# Records supplied
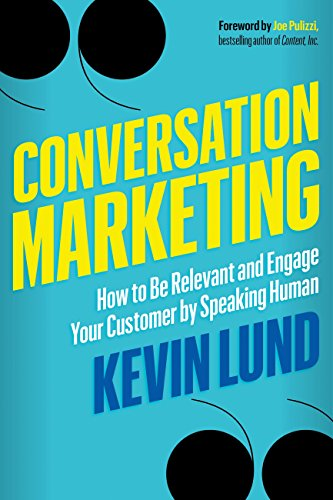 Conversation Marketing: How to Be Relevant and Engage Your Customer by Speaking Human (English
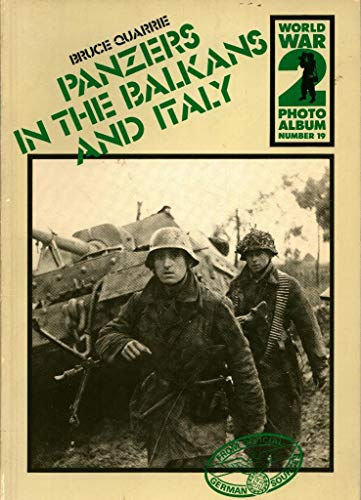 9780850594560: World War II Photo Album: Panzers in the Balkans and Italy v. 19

--

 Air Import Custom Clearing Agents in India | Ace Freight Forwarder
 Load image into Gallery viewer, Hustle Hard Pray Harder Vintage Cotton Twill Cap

---

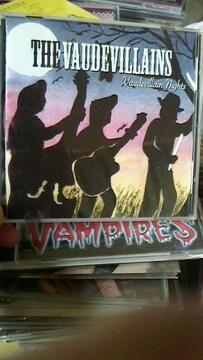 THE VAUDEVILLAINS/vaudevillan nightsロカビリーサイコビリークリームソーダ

# Activity
Above are the records; from them, give again exactly the lines from the one containing "Air Import Custom" to the one containing "Load image into", both lines included, and nothing more.

# Problem solution
 Air Import Custom Clearing Agents in India | Ace Freight Forwarder
 Load image into Gallery viewer, Hustle Hard Pray Harder Vintage Cotton Twill Cap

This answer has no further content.